What is the question? It is the question you ask yourself whenever life is hard. The question that comes into your mind when you see tragedy or the suffering of others. The question that causes you to doubt God’s goodness. The question that leads you to think God doesn’t hear, or God doesn’t care, or God isn’t there. It’s the question of Job. And it’s the implicit question in today’s Gospel.
For notice what the leper says. Jesus has just come down from the mountain—the mountain where He spoke to His disciples and the crowd about God’s blessings, and how God’s mercy should urge us on to do what is right, and how we should treasure God’s kindness, and how we should live God’s compassion toward others.
Jesus has just come down from the mountain, and a leper, an outcast who is clearly out of place, a man whose suffering no one wants to see or deal with—this man asks Jesus is He wants to help him.
That’s not exactly how the leper puts it. He says, “If thou wilt, if you desire…” But hidden in that statement is our fear: Maybe, Lord, you don’t want to; maybe, Lord, you like seeing me miserable.
So what’s the question? Why, Lord, must I go through this? Why, Lord, do you permit suffering? Why help some, but not others? Why not help me? Now!
The answer to the question is this: Because our Father knows what is both necessary and best for your salvation.
That answer is not designed to terrify. It’s not a matter of how much chastisement you need, or how much torture you are able to bear. Rather, the answer is the answer of a loving Father; a father who knows best what we need, and how best to draw us into Himself.
You see, Our Lord deals with us on an individual basis. He doesn’t use a cookie-cutter approach. There is no “one-size-fits-all” salvation. Our Lord respects us—who we are, our individuality—too much.
And so He works with each of us, one-on-one, in the way that He thinks best. All so that we might be led closer and more intimately into His embrace.
Our sense of fairness, however, too often gets in the way. And our impatience gets in the way. And most of all, what gets in the way is our desire to be our own doctor, our own god, to self-medicate and plot our own way of escape.

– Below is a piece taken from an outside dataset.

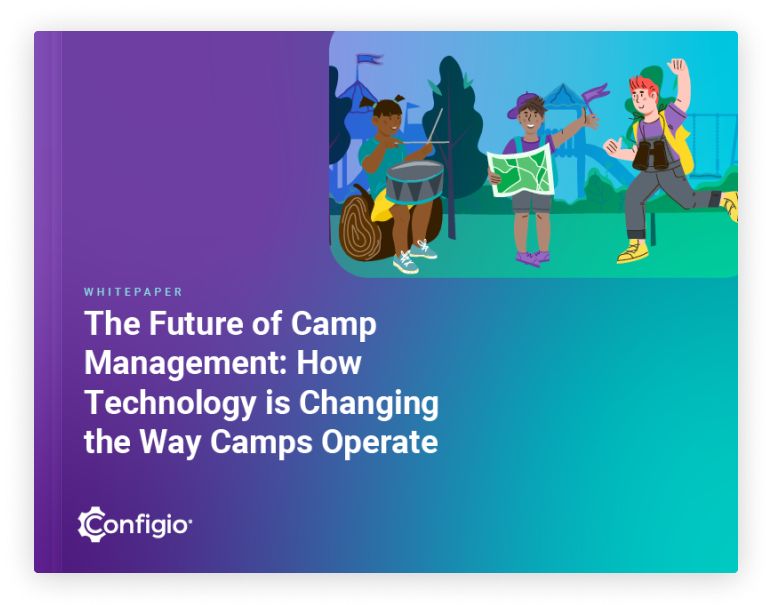 WHITEPAPER

The Future of Camp Management: How Technology is Changing the Way Camps Operate

Configio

Our Lord also takes that into account. But His goal is not to break us; nor to toughen us. And His goal is not to make our life easy so that we think better of Him. Our Lord’s goal is always the same: to help us attain His kingdom.
In this goal, Our Lord will not forsake us, or leave us to fend for ourselves. And to attain the kingdom of heaven, we need to wholly yield our wills to Him.
That doesn’t mean we sit back and take it. It doesn’t mean that we avoid the various helps Our Lord sends us through doctors, therapists or priests. And it doesn’t mean that we refuse to do justice and love mercy.
However, to yield to Our Lord’s will, most certainly means that we walk humbly with our God. And we do that when we seek the Lord in the same way that the leper sought Him: not by demanding, but humbly, saying, “Lord, if you are willing…”
For as soon as we say, “Lord, if you are willing,” we are also saying, “Not what I want, but what you desire; not what I demand, but whatever you think will aid my soul’s salvation.”
That’s how the centurion approached Jesus. A humility that did not even ask for any help, but simply prayed his prayer with the confidence that Jesus knew what was best. And that His healing Word was sufficient. And that Our Lord was willing.
And what did He say to the humble centurion, to the leper? “I am willing.”
With these words, Our Blessed Lord announces that He truly wants to give to us and do for us, to help and assist us, to rescue and deliver us. These words mean that Our Lord does not merely pity us, but that He focuses all His attention on helping us; that He wills and desires and wants to stretch out the right hand of His majesty to help and defend us.
That is what the leper gets to hear. That is what the centurion gets to hear. And that is always what we get to hear, whenever we cry out to Our Lord.
For the prayer, the crying out—that, right there, means that we are closer to the kingdom of heaven. The prayer, the crying out—that, right there, means that we desire not our will, but the Lord’s will.
And the Lord’s will goes the Lord’s way. The way that He determines is best for us. The way that He knows will draw us into His kingdom. The way that He sees as the right way.
Not my way, but the Lord’s way. That is what the leper wanted. That is what the centurion asked for. And, at the end of each day, that should always be our prayer.
May our heavenly Father, through His Son in the unity of the Holy Spirit, have mercy upon us and save us.